- _Aim_
Rewrite the records as a numbered list, from the line containing "How far from the viewer" through the last line of the records. Give each line its own number and leave out blank lines.

____

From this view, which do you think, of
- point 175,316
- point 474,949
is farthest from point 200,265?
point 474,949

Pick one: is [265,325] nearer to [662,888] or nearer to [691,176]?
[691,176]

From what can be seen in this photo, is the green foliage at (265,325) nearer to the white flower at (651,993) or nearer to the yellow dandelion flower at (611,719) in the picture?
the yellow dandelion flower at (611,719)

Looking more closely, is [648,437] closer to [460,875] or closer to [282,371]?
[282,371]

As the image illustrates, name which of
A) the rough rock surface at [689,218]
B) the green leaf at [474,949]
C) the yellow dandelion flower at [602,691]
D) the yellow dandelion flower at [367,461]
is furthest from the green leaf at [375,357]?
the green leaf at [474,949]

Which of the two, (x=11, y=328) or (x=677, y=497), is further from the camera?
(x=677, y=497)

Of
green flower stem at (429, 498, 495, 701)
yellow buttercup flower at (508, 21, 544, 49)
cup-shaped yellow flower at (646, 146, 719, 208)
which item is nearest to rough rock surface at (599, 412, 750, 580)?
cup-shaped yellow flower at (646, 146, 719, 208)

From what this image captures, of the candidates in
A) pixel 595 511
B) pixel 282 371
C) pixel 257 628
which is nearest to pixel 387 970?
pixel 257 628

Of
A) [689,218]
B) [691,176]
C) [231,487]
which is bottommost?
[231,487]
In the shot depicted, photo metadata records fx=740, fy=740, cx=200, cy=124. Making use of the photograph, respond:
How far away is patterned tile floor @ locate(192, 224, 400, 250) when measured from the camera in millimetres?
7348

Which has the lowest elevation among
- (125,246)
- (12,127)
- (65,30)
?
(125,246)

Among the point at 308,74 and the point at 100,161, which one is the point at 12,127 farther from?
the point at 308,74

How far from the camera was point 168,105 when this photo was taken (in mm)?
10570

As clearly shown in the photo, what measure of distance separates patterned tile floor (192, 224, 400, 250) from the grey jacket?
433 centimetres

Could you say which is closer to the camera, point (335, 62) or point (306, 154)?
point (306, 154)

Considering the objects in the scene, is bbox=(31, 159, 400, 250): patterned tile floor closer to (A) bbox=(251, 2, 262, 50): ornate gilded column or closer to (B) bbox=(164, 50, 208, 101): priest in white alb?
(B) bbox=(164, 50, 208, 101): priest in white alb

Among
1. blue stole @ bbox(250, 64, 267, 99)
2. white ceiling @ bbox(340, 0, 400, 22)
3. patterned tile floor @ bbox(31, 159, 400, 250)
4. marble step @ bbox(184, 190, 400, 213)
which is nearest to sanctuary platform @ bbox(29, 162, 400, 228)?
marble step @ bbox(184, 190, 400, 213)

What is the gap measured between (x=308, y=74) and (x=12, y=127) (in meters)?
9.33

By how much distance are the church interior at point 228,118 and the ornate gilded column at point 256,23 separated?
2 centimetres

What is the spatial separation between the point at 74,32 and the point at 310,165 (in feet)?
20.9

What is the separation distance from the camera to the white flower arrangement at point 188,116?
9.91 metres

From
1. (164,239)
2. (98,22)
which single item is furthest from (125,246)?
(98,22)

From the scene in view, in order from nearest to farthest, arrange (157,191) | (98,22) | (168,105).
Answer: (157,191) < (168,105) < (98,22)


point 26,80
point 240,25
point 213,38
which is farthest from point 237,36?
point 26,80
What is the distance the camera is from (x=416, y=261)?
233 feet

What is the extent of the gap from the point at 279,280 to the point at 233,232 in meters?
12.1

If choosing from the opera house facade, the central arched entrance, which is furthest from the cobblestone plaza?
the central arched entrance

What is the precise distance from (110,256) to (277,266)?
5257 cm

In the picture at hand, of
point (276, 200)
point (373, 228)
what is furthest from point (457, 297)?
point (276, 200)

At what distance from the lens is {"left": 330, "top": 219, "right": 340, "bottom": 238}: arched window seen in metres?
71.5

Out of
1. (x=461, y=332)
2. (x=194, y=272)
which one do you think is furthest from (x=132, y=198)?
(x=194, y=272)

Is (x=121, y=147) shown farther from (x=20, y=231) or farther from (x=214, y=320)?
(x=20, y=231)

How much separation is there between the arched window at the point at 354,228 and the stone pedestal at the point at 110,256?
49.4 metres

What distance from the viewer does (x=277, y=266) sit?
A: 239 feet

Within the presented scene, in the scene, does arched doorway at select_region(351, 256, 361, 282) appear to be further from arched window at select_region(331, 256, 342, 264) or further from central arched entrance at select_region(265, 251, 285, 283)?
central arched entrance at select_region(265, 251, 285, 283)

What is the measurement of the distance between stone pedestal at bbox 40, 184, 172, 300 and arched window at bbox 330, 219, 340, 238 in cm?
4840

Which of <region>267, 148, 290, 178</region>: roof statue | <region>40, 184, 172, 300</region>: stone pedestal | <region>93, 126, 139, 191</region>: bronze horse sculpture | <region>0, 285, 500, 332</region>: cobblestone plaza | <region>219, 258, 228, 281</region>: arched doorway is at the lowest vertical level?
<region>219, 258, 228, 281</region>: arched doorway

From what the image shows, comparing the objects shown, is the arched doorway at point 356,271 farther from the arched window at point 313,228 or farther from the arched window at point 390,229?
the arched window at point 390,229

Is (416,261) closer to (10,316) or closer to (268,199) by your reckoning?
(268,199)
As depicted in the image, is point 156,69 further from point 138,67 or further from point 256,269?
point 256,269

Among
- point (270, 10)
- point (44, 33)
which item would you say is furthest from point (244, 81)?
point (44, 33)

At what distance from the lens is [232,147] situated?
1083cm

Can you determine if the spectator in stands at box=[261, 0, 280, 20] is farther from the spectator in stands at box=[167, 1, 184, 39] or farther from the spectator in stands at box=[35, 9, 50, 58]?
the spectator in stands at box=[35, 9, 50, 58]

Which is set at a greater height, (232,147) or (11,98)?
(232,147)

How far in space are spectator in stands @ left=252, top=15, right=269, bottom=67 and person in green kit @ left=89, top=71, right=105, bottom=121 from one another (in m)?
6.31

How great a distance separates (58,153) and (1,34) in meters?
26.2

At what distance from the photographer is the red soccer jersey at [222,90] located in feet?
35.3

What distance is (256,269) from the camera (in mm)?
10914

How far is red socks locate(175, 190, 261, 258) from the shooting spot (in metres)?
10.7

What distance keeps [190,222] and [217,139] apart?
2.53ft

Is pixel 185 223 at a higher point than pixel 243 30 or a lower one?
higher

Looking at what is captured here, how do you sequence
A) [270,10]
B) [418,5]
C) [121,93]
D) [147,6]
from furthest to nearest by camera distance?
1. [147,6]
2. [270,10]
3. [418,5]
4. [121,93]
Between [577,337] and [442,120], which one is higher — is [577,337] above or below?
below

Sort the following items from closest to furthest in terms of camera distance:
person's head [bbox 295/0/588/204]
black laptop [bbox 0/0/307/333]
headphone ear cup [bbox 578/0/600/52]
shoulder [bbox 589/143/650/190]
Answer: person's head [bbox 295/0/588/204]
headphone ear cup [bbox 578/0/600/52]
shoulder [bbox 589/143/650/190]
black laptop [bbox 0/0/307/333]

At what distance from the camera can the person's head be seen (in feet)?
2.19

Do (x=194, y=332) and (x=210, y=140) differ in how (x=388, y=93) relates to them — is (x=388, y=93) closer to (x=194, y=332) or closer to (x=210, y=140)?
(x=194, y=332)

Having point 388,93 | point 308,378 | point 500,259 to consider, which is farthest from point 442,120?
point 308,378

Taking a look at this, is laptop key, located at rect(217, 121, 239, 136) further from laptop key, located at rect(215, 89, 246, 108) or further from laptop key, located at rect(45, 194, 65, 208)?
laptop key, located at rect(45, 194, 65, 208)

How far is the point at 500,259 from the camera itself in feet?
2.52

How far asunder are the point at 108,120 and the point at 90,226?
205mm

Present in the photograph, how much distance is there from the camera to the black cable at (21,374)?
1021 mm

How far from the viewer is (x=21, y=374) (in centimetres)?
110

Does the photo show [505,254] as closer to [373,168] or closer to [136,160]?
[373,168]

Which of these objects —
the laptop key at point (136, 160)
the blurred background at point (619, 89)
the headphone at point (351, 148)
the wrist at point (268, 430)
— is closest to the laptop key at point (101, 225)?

____

- _Correct result_
1. How far from the viewer is (x=21, y=374) (in centimetres)?
2. 110
3. Does the photo show [505,254] as closer to [373,168] or closer to [136,160]?
4. [373,168]
5. Which of these objects —
6. the laptop key at point (136, 160)
7. the blurred background at point (619, 89)
8. the headphone at point (351, 148)
9. the wrist at point (268, 430)
10. — is closest to the laptop key at point (101, 225)?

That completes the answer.